Demographics Drive IRA Ownership, Size

June 22, 2001 ( - Race, gender and age have a closer relationship to IRA balances than income levels do, recent research by the Employee Benefit Research Institute (EBRI) finds.

Although monthly income does not have a large impact on the average account balance, it did affect the likelihood of account ownership, according to EBRI


EBRI?s analysis of data from the US Census Bureau on Americans, age 21 and older, shows that the groups more likely to own an IRA were:

  • whites,
  • males,
  • married individuals, and
  • workers

And the with the highest average balances were:

  • widows and widowers
  • males,
  • non-workers, most likely retirees, and
  • whites.

Further, while both African Americans and Hispanics had low ownership rates, the average account balance of the former group was the lowest of all the races, while that of the latter was closer to the average account balance in the white group.

IRA Owners

About 16% of adult Americans owned an IRA in early 1997, the average balance of which was $27,025 in 1996, and on average, IRA owners made contributions to the account for 8.1 years.

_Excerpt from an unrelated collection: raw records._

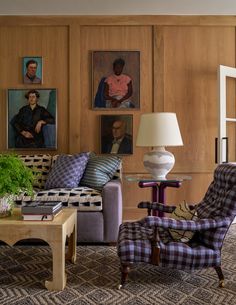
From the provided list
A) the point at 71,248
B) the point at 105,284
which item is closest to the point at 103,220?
the point at 71,248

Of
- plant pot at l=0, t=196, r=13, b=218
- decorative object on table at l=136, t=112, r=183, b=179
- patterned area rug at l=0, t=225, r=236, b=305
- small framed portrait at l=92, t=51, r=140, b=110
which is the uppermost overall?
small framed portrait at l=92, t=51, r=140, b=110

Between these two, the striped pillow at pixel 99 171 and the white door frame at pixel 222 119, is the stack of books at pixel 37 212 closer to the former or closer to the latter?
the striped pillow at pixel 99 171

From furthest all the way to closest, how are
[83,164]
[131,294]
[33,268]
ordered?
[83,164] < [33,268] < [131,294]

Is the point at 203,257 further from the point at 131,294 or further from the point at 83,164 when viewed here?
the point at 83,164

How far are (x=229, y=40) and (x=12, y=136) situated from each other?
3319 mm

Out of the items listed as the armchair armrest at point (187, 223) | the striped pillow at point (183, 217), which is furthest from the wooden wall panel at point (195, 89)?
the armchair armrest at point (187, 223)

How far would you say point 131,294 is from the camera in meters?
2.18

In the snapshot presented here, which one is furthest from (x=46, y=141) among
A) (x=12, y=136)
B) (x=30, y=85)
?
(x=30, y=85)

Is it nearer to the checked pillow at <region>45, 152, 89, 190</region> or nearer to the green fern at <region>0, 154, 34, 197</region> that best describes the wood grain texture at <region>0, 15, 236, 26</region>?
the checked pillow at <region>45, 152, 89, 190</region>

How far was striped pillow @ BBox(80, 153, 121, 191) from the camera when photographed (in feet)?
11.8

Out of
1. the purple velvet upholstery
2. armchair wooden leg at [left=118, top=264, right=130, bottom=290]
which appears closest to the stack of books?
armchair wooden leg at [left=118, top=264, right=130, bottom=290]

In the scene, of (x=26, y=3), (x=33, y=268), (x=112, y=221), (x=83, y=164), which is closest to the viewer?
(x=33, y=268)

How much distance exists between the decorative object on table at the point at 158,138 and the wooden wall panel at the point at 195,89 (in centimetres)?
106

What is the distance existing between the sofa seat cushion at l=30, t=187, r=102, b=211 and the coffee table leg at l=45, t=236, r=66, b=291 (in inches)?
39.2
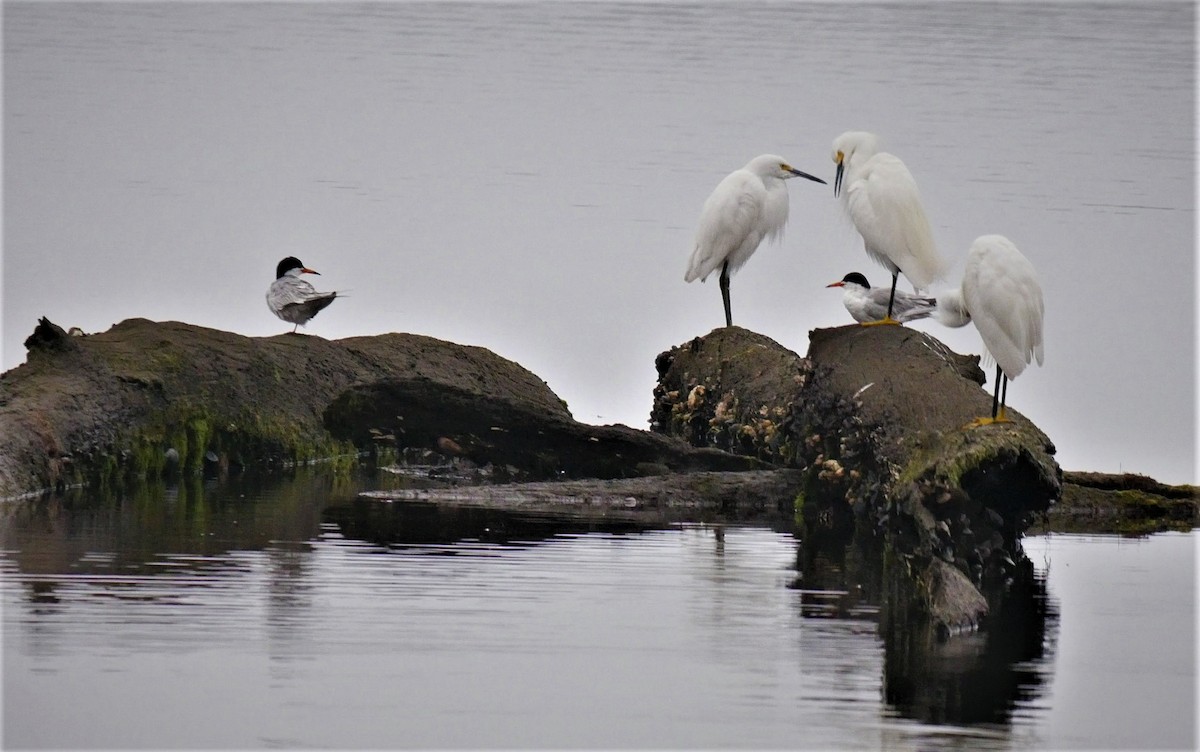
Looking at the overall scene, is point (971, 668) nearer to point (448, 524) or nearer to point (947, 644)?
point (947, 644)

In 1996, 3.9% of adult Americans made a deductible contribution to an IRA, with 66% of these making the maximum contribution of $2,000. Overall, the size of deductible contributions was $1,729.

Odds of Ownership

The likelihood of owning an IRA generally increased with

  • age,
  • monthly income, and
  • education.

However, ownership rate declined among the oldest group in the survey, particularly among those over age 70, whose ownership rate was lower than that of IRA owners ages 35-44 in 1996. Not surprisingly, average account balances increase with age up to this point before decreasing.